Araçların arka camlarında bulunan buz çözücü teller, kış aylarında birçok sürücü için vazgeçilmez bir yardımcıdır. Ancak bu teller, bahsettiğimiz gibi ön camda yer almıyor.
Bu durumun altında yatan sebep, aslında oldukça mantıklı bulacağınız bazı teknik detaylara dayanmaktadır. Hadi, hep birlikte inceleyelim.
İlk olarak ön ve arka camın mekaniğine bir göz atalım.
Arka camlarda genellikle camın içine gömülü ısıtıcı teller bulunan elektrikli bir defrost sistemi kullanılıyor. Bu sistem aktive edildiğinde teller ısınıyor ve camdaki buğu ya da buz çabucak temizleniyor. Bu yöntem, arka camın aracın hava akım sistemlerine doğrudan erişim eksikliği göz önüne alındığında oldukça faydalı oluyor.
Ön camlarda ise aracın ısıtıcısından gelen sıcak hava, motor ısındıkça ön camdaki havalandırma deliklerinden üflemesiyle meydana geliyor. Bu hava cama yönlendiriliyor ve buz çözülmüş oluyor.
Peki ya neden iki camda farklı sistemler kullanılıyor?
Ön camdaki yöntem, motorun yeterince ısınması için gereken zaman göz önünde bulundurulduğunda daha yavaş geliyor olabilir. Ancak arka camlardaki gibi ısıtıcı elementleri ön camlara entegre etmek, ön camın daha büyük olması ve teller gibi görsel kesintiler olmadan net görüş gerektirmesi nedeniyle daha pahalı ve karmaşık olacaktır.
Ön ısıtmalı camlar da piyasada bulunuyor.
Isıtmalı ön camlar da bazı araçlarda mevcuttur ancak genellikle daha yüksek özellikli modellerde veya opsiyonel olarak bulunuyorlar. Bu camlar, içlerindeki ince teller ağını kullanarak camı hızlı bir şekilde buğudan arındırabilir.
Bu özellik bir zamanlar Ford’un ürettiği araçlarda bulunan özel bir teknolojiydi ancak patentin sona ermesiyle birlikte daha geniş bir kitleye yayıldı.

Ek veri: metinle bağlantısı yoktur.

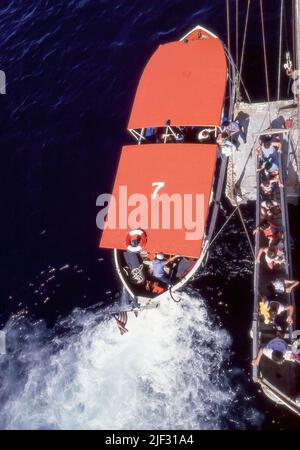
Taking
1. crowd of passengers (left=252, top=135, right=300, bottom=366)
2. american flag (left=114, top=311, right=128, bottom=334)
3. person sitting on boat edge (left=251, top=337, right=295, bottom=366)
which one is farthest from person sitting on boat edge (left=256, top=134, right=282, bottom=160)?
american flag (left=114, top=311, right=128, bottom=334)

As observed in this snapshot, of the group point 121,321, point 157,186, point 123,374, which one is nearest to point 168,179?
point 157,186

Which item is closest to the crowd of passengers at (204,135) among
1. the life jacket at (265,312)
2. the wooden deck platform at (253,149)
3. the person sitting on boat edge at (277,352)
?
the wooden deck platform at (253,149)

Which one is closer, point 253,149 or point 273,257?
point 273,257

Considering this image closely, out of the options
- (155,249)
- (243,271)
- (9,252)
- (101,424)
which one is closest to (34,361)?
(101,424)

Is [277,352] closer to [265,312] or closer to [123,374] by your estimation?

Özetle arka camlar için basit ve maliyetli bir elektrikli ızgara sistemi kullanılabilirken, ön camlarda genellikle maliyet ve tasarım gereksinimleri nedeniyle daha yavaş olan hava bazlı sistem kullanıyor. Isıtmalı ön camlar daha hızlı bir alternatif sunuyor ancak daha yüksek maliyeti bulunduğu için kullanımı da az oluyor.